家に持ち帰る時にも、氷を足してクーラーボックスでキンキンに冷やして持ち帰ります。
また低温を保つことでヒスタミン生成菌も活動ができなくなるので、同時にヒスタミン中毒のリスクも下げることができます。
ちなみにヒスタミンは加熱調理でも毒性を失わないので、氷をケチってはいけません。
持ち帰ったらやること
続いて船から降りたら、シイラの表面を水で洗い流します。
この時大事なのが、水道水で洗い流すこと。

腸炎ビブリオの菌は好塩菌なので真水に弱いとされており、水道水で洗い流すことで繁殖できなくなるようです。
内臓を取り出して捌く
続いて内臓を取り出して捌きます。
ここからは普通の魚を捌く手順と同じで内臓を落として、鱗をとって、三枚に卸せばOKです。

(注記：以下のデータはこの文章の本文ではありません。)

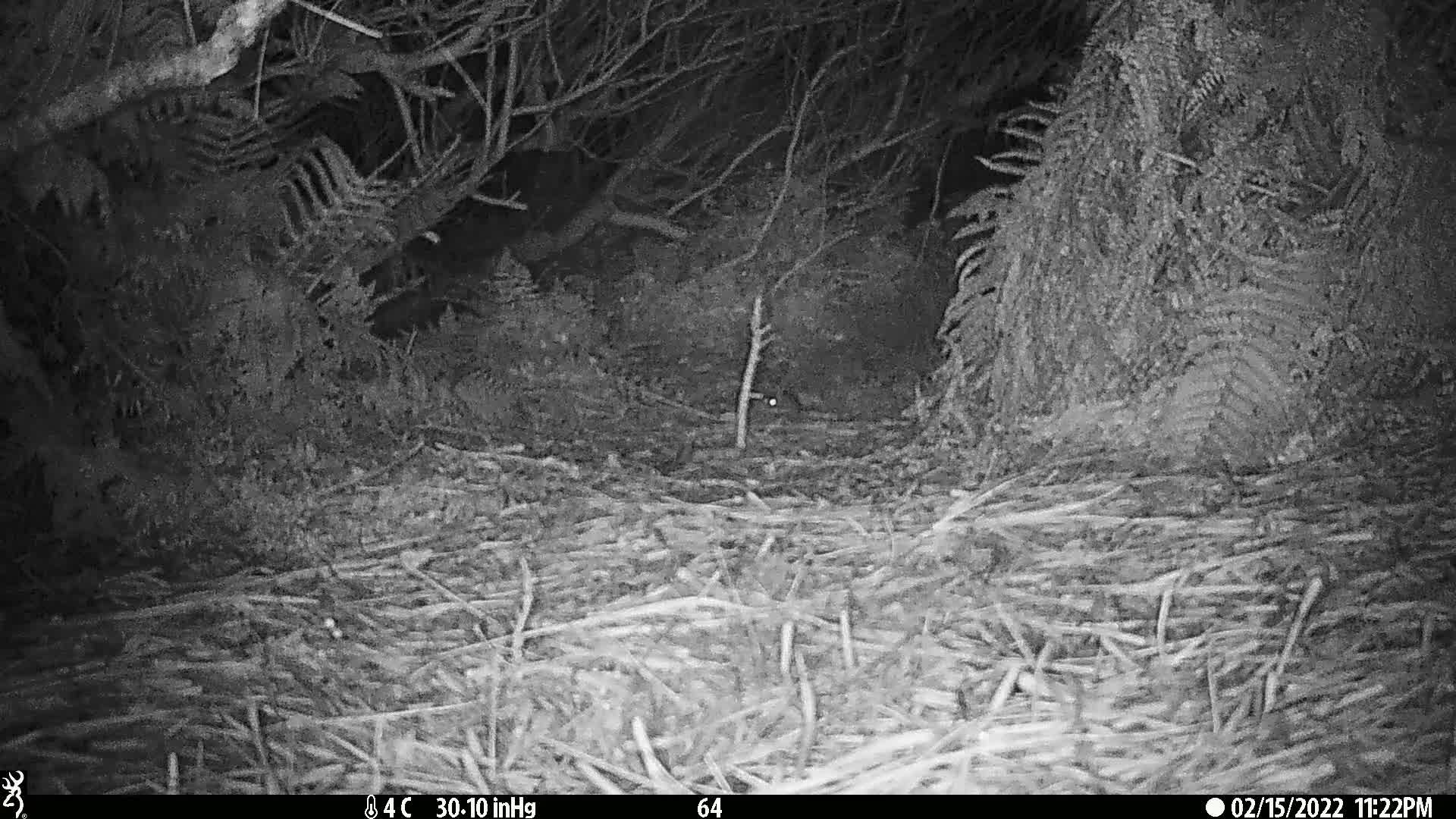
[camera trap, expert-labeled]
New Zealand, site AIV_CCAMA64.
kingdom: Animalia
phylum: Chordata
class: Mammalia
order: Rodentia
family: Muridae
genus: Mus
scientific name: Mus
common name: mouse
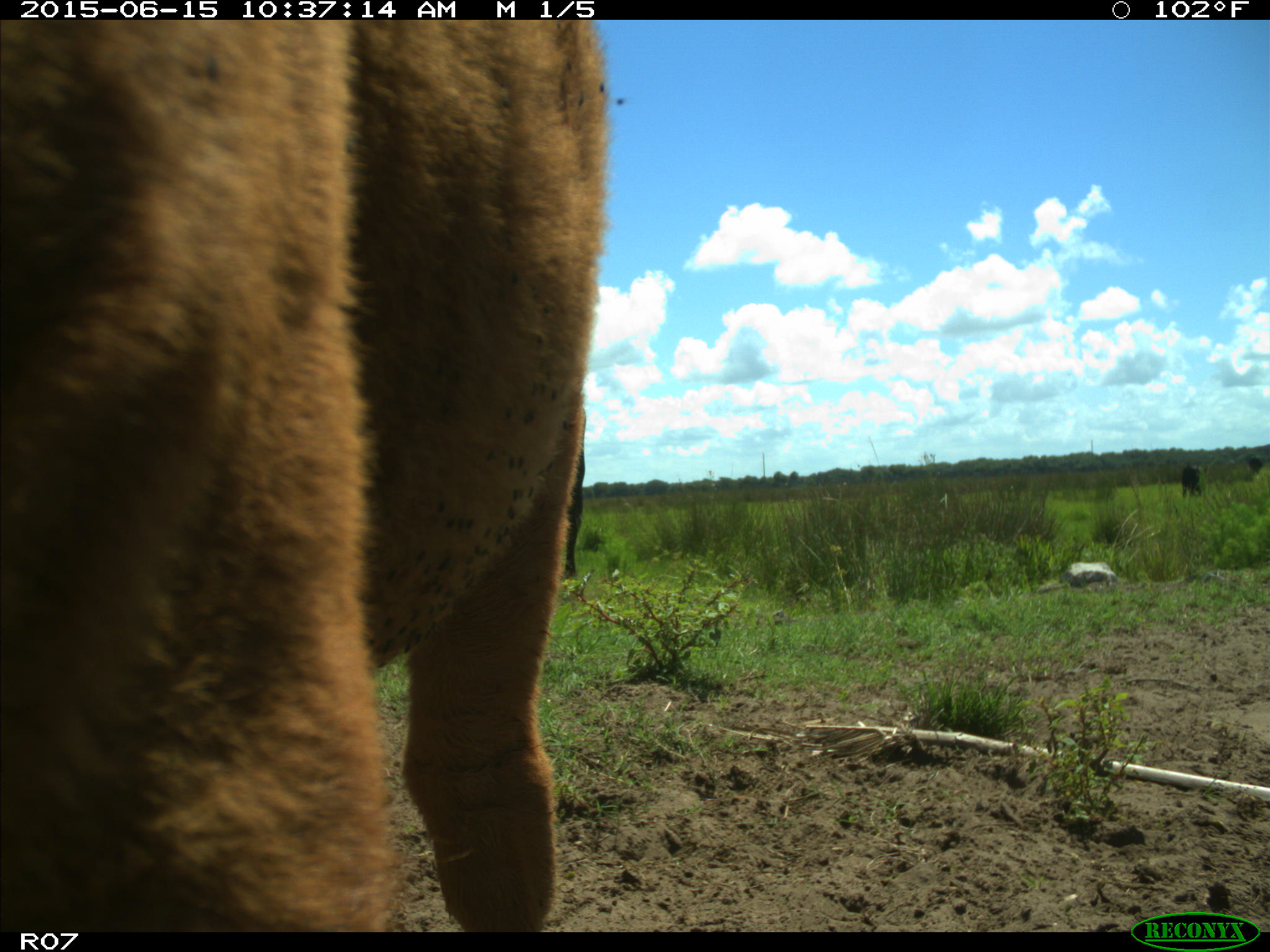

ちなみにシイラのうろこは細かくて頑固なので、できる方は包丁で皮と一緒にすき引きするのがおすすめです。
内臓とうろこを取ったら、切込みを入れて

普通の魚と同じように、三枚に卸します。

ここまで捌いたらブリとそっくりですね。
魚体が大きすぎて食べきれない場合は、ジップロックなどに入れて冷蔵・冷凍しましょう。

ちなみに釣ったシイラを保管する時、専用の鮮魚ペーパーを使うとより保管状態を良くすることができます。
シイラは身が多いので、ガンガン使えるまぐロールがおすすめです。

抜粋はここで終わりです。